Hands-On and Hand-Outs
We try to include hands-on sessions for most of our in-class product trainings. They may be as simple as having teams label parts on an actual system or may include taking systems apart and putting them back together. They may have read about a certain product features, but retention is better when they can visualize and touch them.
Another rule of thumb is to leverage handouts or online links for detailed information. After a traditional classroom, the learner will probably only retain 10 percent of detailed product information. However, they may need detailed product information during the sales cycle. Why not just give them a handout that they can access on demand and skip the PowerPoint slides with detailed specifications?
Almost all of our new-hire training includes teach-backs, or sessions where the students have to teach the class what they just learned. These sessions not only provide the participants with a refresher on what they just learned, but they also require the presenter to internalize the knowledge in order to teach it. Our participants enjoy these sessions and build their product knowledge during the process.
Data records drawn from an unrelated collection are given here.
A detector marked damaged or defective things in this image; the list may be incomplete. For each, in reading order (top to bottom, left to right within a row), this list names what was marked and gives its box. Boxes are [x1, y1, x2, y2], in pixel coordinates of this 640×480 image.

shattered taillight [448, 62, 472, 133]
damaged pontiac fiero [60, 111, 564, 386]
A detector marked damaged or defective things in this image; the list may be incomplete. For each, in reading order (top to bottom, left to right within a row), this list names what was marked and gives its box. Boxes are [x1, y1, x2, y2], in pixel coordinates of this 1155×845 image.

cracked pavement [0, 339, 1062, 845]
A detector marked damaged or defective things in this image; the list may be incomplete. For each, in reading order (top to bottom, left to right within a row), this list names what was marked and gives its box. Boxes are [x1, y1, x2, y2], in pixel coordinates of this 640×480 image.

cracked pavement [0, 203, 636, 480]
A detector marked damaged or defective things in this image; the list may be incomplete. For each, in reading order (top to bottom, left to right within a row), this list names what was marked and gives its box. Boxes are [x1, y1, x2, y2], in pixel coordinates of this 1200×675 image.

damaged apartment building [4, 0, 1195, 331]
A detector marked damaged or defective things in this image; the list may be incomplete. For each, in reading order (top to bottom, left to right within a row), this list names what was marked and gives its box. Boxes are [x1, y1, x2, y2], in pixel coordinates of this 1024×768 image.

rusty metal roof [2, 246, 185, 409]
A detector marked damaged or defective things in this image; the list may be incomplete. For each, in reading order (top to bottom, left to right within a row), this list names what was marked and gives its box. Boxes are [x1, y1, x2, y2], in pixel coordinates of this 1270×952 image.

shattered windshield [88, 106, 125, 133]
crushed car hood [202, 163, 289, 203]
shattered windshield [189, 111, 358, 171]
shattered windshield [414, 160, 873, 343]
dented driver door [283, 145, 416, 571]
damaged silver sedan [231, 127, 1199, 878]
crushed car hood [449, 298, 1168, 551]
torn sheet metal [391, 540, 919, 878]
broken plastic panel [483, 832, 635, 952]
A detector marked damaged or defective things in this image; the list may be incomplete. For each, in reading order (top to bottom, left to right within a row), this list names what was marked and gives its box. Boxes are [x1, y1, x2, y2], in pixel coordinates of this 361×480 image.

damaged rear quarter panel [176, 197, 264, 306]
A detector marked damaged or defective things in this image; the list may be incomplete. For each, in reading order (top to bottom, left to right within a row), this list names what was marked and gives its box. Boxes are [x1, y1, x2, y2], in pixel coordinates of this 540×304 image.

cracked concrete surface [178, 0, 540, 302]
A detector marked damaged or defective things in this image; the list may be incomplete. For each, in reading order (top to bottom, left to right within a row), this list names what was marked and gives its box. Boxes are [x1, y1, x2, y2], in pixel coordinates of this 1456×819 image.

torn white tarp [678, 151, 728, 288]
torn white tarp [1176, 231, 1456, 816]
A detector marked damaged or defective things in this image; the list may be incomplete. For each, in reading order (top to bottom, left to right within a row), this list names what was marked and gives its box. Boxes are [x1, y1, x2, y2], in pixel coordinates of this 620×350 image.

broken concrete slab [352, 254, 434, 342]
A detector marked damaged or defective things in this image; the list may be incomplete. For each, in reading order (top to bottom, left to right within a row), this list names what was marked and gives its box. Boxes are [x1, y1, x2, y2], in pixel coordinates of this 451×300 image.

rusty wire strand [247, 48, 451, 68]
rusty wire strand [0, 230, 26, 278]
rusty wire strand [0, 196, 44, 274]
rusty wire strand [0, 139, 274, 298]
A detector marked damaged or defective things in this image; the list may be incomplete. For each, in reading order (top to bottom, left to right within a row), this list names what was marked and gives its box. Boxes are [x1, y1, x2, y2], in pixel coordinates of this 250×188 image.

Why include games in your training programs? Learners are more engaged when they are playing a game; as Dr. Seuss said, “These things are fun, and fun is good.” We always try to weave in some form of game or competition to make learning fun. These games may range from simple crossword puzzles to competitive rap battles.
These ideas are just a few ways to move away from PowerPoint slides and increase knowledge retention. Product training is something most companies need to do; we owe it to our learners to make it fun, informative and worth their while.